◆ **Work to complete**: Set down, word for word, the stretch of lines from the one containing "From the candidates" to the end of the records below.

·····

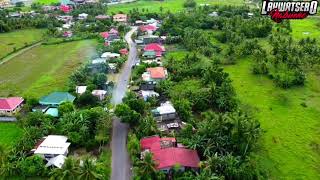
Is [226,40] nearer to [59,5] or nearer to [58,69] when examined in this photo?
[58,69]

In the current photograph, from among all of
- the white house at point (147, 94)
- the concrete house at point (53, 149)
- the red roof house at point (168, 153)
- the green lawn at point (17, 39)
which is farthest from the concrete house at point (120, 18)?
the red roof house at point (168, 153)

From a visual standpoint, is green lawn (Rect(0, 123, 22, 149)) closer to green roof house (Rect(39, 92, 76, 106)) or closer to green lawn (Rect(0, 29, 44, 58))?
green roof house (Rect(39, 92, 76, 106))

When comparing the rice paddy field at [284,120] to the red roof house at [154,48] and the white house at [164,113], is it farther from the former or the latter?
the red roof house at [154,48]

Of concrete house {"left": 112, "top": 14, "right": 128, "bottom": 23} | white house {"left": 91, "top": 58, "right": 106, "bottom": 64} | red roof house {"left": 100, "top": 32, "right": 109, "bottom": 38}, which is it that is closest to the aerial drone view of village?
red roof house {"left": 100, "top": 32, "right": 109, "bottom": 38}

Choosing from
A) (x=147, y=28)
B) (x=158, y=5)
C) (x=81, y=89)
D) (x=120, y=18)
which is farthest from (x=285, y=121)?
(x=158, y=5)

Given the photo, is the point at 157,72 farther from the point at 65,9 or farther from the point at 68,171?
the point at 65,9

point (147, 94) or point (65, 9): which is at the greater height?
point (65, 9)

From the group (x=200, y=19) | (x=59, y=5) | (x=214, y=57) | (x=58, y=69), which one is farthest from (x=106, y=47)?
(x=59, y=5)
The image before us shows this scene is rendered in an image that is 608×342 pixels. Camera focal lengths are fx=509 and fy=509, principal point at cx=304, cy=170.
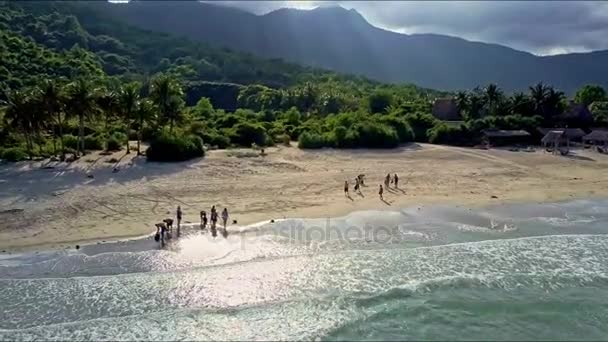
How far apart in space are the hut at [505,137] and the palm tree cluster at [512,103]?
31.3 feet

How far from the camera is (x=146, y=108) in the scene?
4019cm

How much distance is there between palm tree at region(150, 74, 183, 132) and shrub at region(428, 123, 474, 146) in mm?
27618

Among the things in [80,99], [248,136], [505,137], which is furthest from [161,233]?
[505,137]

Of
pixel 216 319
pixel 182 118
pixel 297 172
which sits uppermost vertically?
pixel 182 118

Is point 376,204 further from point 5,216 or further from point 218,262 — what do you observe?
point 5,216

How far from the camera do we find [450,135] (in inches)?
2203

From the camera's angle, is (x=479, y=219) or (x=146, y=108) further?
(x=146, y=108)

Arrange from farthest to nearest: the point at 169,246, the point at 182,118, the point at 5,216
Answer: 1. the point at 182,118
2. the point at 5,216
3. the point at 169,246

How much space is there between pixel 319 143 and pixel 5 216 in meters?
29.1

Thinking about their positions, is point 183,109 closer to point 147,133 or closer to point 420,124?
point 147,133

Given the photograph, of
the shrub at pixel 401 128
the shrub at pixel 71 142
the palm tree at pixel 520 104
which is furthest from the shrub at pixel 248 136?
the palm tree at pixel 520 104

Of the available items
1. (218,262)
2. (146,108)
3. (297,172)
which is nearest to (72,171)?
(146,108)

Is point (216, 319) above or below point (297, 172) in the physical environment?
below

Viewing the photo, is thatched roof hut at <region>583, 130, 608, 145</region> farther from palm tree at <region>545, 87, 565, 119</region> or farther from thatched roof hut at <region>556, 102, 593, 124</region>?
palm tree at <region>545, 87, 565, 119</region>
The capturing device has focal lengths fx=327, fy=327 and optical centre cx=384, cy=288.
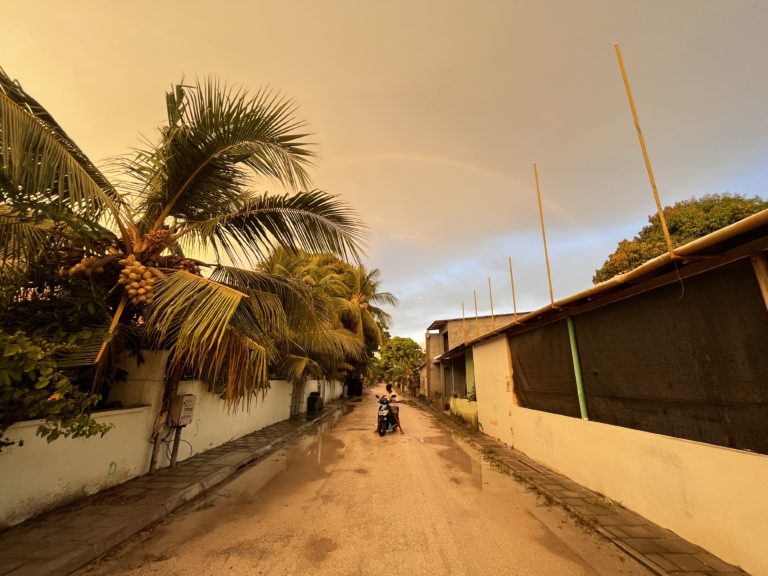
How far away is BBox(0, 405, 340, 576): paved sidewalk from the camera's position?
2.98 metres

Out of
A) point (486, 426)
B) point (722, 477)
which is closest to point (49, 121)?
point (722, 477)

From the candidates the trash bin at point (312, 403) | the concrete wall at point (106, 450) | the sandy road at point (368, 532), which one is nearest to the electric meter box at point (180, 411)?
the concrete wall at point (106, 450)

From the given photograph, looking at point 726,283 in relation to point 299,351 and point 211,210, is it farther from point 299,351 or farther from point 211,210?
point 299,351

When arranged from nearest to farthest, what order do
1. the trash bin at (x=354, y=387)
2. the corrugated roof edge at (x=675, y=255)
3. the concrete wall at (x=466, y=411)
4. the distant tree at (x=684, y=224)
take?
the corrugated roof edge at (x=675, y=255), the concrete wall at (x=466, y=411), the distant tree at (x=684, y=224), the trash bin at (x=354, y=387)

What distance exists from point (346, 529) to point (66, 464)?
3.76m

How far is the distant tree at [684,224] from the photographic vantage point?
1367 cm

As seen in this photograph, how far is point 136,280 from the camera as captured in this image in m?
4.19

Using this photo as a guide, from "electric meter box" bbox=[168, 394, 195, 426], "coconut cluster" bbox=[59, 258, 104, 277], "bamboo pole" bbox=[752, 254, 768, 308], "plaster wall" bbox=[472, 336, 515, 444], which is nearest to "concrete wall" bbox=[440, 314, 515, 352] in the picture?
"plaster wall" bbox=[472, 336, 515, 444]

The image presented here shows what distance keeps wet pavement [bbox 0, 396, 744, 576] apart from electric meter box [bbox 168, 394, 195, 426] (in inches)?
33.0

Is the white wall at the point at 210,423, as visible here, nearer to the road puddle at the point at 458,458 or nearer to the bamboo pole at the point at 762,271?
the road puddle at the point at 458,458

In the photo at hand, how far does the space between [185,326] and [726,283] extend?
567 centimetres

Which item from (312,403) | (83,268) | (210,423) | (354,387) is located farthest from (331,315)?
(354,387)

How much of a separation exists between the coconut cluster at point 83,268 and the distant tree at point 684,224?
15.4m

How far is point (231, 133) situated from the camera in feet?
14.6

·····

◆ **Exercise result**:
From the candidates the trash bin at point (312, 403) | the concrete wall at point (106, 450) | the sandy road at point (368, 532), which one is nearest to the electric meter box at point (180, 411)?
the concrete wall at point (106, 450)

From the given photograph, looking at point 726,283 in relation to point 299,351 and point 211,210, is it farther from point 299,351 or farther from point 211,210?
point 299,351

When arranged from nearest to farthest, what order do
1. the trash bin at (x=354, y=387)
2. the corrugated roof edge at (x=675, y=255)
3. the concrete wall at (x=466, y=411)
4. the distant tree at (x=684, y=224)
take?
the corrugated roof edge at (x=675, y=255), the concrete wall at (x=466, y=411), the distant tree at (x=684, y=224), the trash bin at (x=354, y=387)

What distance exists from point (346, 529) to point (66, 464)?
3.76m

How far is the distant tree at [684,224] from the photographic vantage point?
1367 cm

As seen in this photograph, how far is point 136,280 from the camera as captured in this image in m?
4.19

Using this photo as a guide, from "electric meter box" bbox=[168, 394, 195, 426], "coconut cluster" bbox=[59, 258, 104, 277], "bamboo pole" bbox=[752, 254, 768, 308], "plaster wall" bbox=[472, 336, 515, 444], which is nearest to "concrete wall" bbox=[440, 314, 515, 352] in the picture?
"plaster wall" bbox=[472, 336, 515, 444]

The image presented here shows what distance keeps wet pavement [bbox 0, 396, 744, 576] apart from electric meter box [bbox 168, 394, 195, 426] (in inches)?
33.0

Is the white wall at the point at 210,423, as visible here, nearer to the road puddle at the point at 458,458 or nearer to the bamboo pole at the point at 762,271?
the road puddle at the point at 458,458

In the photo at hand, how far does the space between [185,326] and [726,283] extend?
567 centimetres

Which item from (312,403) | (83,268) | (210,423) | (354,387) is located farthest from (331,315)?
(354,387)

How much of a separation exists between the coconut cluster at point 83,268 and the distant tree at point 684,224?
15.4m

How far is point (231, 133) situated from the camera in feet?
14.6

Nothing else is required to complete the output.